[begin Stored data]

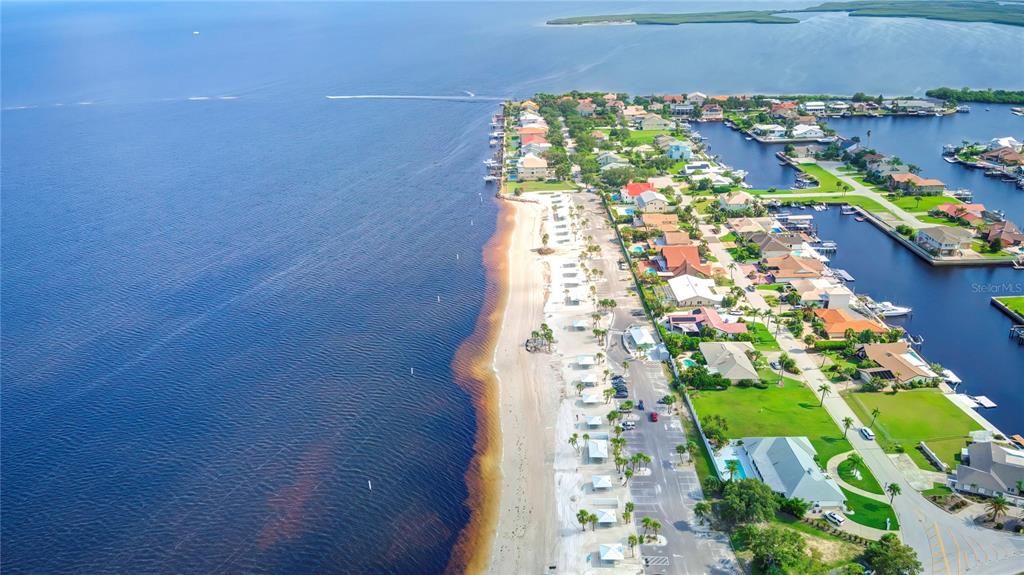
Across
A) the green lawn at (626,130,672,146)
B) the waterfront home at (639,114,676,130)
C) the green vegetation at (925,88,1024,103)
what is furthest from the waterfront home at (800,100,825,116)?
the green lawn at (626,130,672,146)

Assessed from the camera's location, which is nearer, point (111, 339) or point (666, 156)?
point (111, 339)

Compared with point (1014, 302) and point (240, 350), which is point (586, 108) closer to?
point (1014, 302)

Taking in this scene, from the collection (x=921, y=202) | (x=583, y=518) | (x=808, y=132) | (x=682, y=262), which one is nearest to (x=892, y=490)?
(x=583, y=518)

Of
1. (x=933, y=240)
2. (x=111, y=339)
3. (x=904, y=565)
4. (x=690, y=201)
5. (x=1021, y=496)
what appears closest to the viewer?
(x=904, y=565)

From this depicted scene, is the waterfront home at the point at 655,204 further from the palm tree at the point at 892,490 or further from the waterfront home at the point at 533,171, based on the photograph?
the palm tree at the point at 892,490

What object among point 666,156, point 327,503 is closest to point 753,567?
point 327,503

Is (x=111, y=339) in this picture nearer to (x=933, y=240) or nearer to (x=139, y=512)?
(x=139, y=512)

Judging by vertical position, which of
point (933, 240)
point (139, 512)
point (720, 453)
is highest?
point (933, 240)
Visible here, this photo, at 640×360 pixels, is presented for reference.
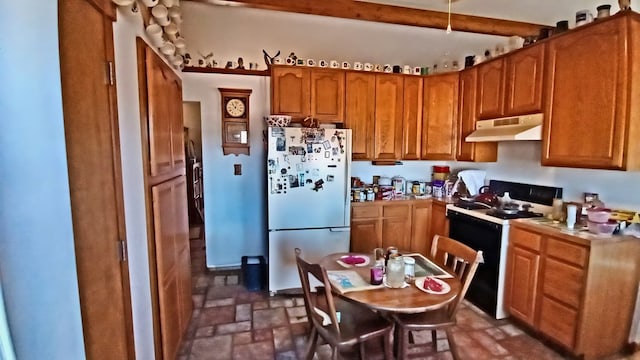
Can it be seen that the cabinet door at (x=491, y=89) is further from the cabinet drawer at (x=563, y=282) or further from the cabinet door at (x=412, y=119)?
the cabinet drawer at (x=563, y=282)

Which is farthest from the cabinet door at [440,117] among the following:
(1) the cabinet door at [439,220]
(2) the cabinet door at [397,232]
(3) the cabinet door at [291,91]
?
(3) the cabinet door at [291,91]

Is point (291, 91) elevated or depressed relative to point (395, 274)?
elevated

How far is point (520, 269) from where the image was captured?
2.71 m

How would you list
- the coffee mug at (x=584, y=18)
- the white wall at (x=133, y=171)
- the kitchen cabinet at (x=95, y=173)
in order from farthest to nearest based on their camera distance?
the coffee mug at (x=584, y=18) → the white wall at (x=133, y=171) → the kitchen cabinet at (x=95, y=173)

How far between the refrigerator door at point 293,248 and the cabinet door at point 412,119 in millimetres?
1293

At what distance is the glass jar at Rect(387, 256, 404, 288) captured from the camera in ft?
6.16

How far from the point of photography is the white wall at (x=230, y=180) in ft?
12.6

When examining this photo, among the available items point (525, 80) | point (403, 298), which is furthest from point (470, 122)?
point (403, 298)

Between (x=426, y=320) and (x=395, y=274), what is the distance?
0.43 metres

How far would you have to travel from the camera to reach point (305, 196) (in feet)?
10.9

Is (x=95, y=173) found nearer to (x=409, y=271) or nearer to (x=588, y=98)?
(x=409, y=271)

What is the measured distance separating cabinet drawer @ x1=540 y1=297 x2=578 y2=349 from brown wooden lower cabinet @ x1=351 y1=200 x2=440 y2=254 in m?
1.44

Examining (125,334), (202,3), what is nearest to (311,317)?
(125,334)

[end Stored data]

What you have to do: Copy the records again, requests included, starting with the line containing "What is the measured" and going on through the end of the records. In the answers only, rescale every number, both coordinates and distances, by multiplying it by 2.25 and rounding to as many decimal places as it originally had, with halves rounded up.

Solution:
What is the measured distance separating cabinet drawer @ x1=540 y1=297 x2=578 y2=349 from brown wooden lower cabinet @ x1=351 y1=200 x2=440 y2=254 in m?
3.24

Examining (125,334), (202,3), what is nearest to (311,317)?
(281,752)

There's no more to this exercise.